-- Work task --
Only the stretch of the listing below that runs from the line with "United States Of" through the line with "ANTIQUE EGYPTIAN REVIVAL" is to be printed, exactly and with both ends.

-- The records --
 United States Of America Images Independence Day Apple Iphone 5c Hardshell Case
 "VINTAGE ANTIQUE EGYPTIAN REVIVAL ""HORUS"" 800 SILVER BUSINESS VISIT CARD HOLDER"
* * *
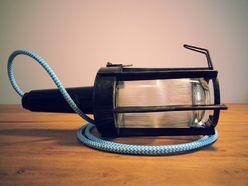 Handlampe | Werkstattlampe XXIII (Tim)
--
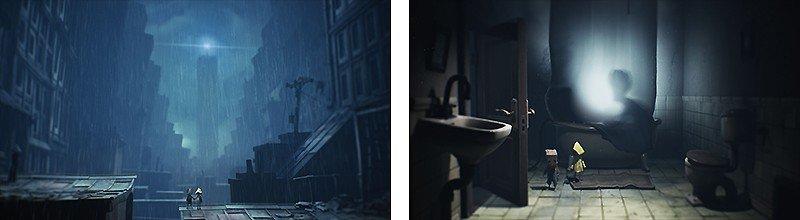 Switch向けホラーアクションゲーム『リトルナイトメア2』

-- Exercise solution --
 United States Of America Images Independence Day Apple Iphone 5c Hardshell Case
 "VINTAGE ANTIQUE EGYPTIAN REVIVAL ""HORUS"" 800 SILVER BUSINESS VISIT CARD HOLDER"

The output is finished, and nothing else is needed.